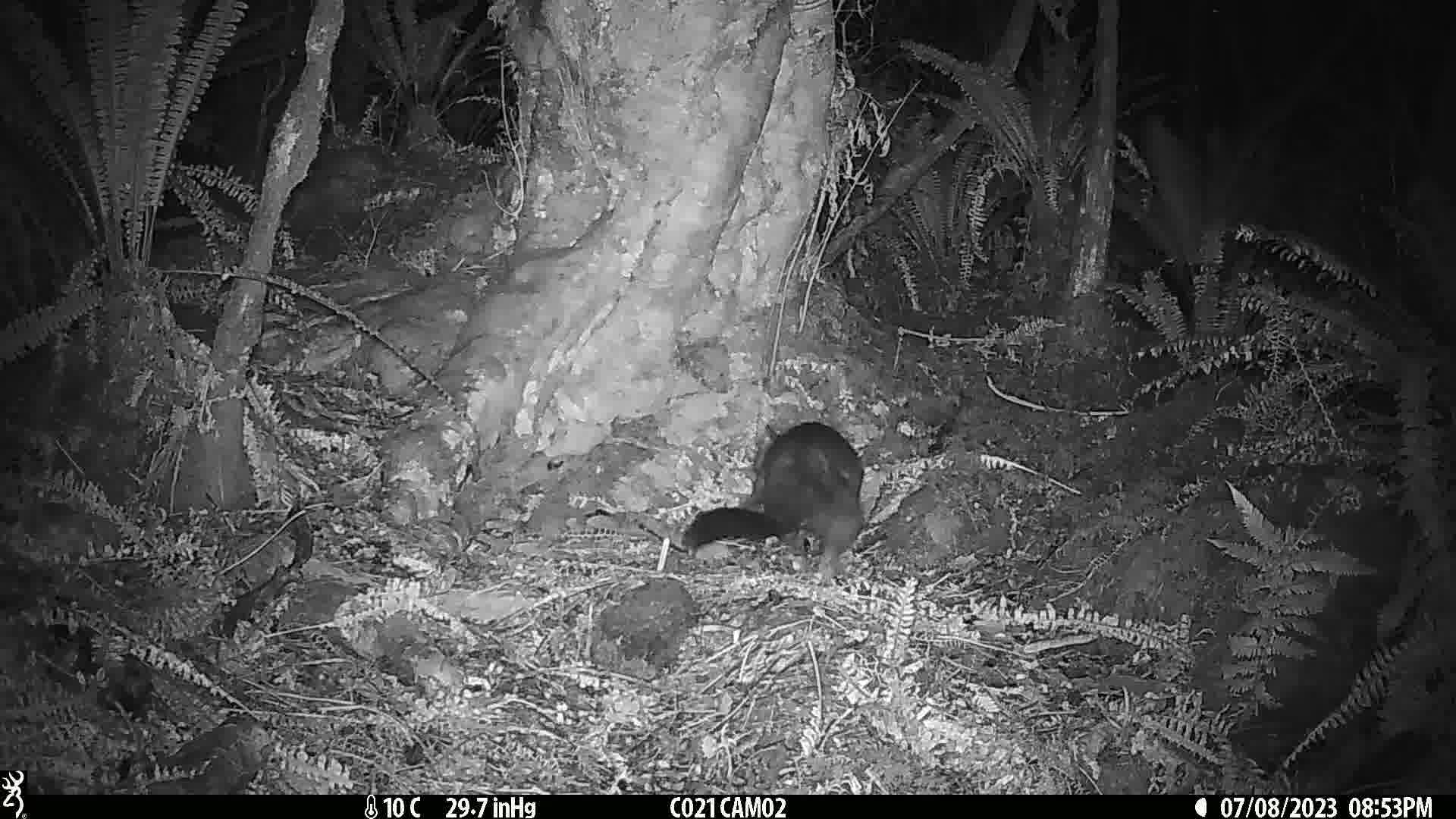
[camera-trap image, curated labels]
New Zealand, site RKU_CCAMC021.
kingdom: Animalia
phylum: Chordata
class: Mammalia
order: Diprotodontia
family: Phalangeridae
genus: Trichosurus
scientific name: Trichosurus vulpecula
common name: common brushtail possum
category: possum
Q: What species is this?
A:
· · · · · · ·
* [Work request]:
From the first line to the last, copy the records exactly and skip the pictures.

* [Written response]:
[camera-trap image, curated labels]
New Zealand, site RKU_CCAMC021.
kingdom: Animalia
phylum: Chordata
class: Mammalia
order: Diprotodontia
family: Phalangeridae
genus: Trichosurus
scientific name: Trichosurus vulpecula
common name: common brushtail possum
category: possum
Q: What species is this?
A:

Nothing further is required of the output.